We must now return briefly to the words spoken by the Savior to His disciples when they returned: “Say not ye, There are yet four months, and then cometh harvest? Behold, I say unto you, Lift up your eyes, and look on the fields; for they are white already to harvest. And he that reapeth receiveth wages, and gathereth fruit unto life eternal: that both he that soweth and he that reapeth may rejoice together. And herein is that saying true, One soweth, and another reapeth. I sent you to reap that whereon ye bestowed no labour: other men laboured, and ye are entered into their labours” (John 4:35–38).
The episode with the Samaritans was that very sign by which Christ’s disciples could recognize how fully ripened the spiritual field had become for the harvest. Those who had labored and sown, Christ called the prophets and patriarchs, who for centuries had toiled to cultivate the soul of the people, a soul hardened and dry like parched earth, bringing them to the worship of the one Creator of heaven and earth and to obedience to His commandments. But just as the harvest depends not only on the plowman and sower but on the timely aid of sun and rain, so too the spiritual field ripened only when the Righteous Sun Himself came into the world — the Only-Begotten Son and Word of God.
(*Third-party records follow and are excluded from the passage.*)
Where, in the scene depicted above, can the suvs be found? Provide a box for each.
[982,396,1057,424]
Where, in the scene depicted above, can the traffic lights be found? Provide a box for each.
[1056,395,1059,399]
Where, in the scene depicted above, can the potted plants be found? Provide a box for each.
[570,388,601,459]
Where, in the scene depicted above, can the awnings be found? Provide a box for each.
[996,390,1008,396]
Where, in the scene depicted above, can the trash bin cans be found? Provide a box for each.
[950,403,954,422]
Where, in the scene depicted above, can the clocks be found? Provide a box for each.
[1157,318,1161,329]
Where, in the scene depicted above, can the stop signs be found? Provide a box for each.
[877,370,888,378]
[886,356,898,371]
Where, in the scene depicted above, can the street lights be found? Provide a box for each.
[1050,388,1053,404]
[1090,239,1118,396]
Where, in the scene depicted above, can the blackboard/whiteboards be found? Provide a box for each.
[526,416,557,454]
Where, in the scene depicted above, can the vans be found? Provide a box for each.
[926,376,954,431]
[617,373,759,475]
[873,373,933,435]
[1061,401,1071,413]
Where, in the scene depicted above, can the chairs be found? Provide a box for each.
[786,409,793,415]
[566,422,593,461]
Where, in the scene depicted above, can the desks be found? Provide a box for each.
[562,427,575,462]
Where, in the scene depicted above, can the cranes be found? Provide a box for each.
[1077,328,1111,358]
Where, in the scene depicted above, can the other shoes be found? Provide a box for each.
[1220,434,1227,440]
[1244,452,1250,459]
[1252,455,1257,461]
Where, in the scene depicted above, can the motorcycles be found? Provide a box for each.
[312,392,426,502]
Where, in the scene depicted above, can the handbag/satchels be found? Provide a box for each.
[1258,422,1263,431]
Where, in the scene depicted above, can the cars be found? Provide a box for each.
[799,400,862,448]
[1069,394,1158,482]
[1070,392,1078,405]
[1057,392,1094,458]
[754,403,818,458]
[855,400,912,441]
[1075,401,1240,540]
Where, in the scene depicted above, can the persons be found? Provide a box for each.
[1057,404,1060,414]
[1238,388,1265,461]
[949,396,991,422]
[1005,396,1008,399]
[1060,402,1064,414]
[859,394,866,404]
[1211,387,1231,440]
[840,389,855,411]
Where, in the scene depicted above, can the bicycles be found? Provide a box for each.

Under His life-giving rays, the fields of human souls turned white for harvest, and with the help and cooperation of the Holy Spirit, the apostles were able to reap their spiritual harvest, bearing the word of His Holy Gospel to the ends of the earth.
“Many seeds from that harvest were scattered and sown throughout all the lands of the world, and another harvest is growing, which shall be gathered at the end of the age,” writes Blessed Augustine, commenting on the Lord’s words. “Concerning this harvest it is said, ‘They that sow in tears shall reap in joy’ (Psalm 125:5). And to this harvest it will not be the apostles who are sent, but the Angels (Matt. 13:39). […] This harvest grows among the tares and waits to be purified at the end of time. The same field to which the disciples were once sent, and where the prophets had labored before them, had already ripened. […] They labored in different times, but shall equally rejoice and together receive as their reward eternal life” (Homilies on the Gospel of John, Discourse 15).
Awaiting that final angelic harvest, let us keep watch with unwavering spirit and pray to our merciful Lord that He not cast us away among the tares to be consumed by the eternal fire, but rather gather us, as His good wheat, into the granaries of the Kingdom of Heaven.
At Great Vespers, at “Lord, I have cried,” Stikhera in Tone 1:
The Fountain of wonders came to the well at the sixth hour, to capture the fruit of Eve: for it was at that hour that Eve had departed from Paradise, deceived by the serpent. Then drew near the Samaritan woman to draw water, and seeing her, the Savior said: “Give Me water to drink, and I shall fill thee with living waters.” And running into the city, the chaste woman at once proclaimed to the people: “Come, see Christ the Lord, the Savior of our souls.”
At the Stikhovna, Stikhera (Glory… Tone 8):
When Thou didst appear in the flesh, O Christ God, by Thine ineffable dispensation, the Samaritan woman, having heard Thy word, O Lover of mankind, left her water jar at the well and ran, saying to those in the city: “Come, see the Knower of hearts. Can this be the awaited Christ, who has great mercy?”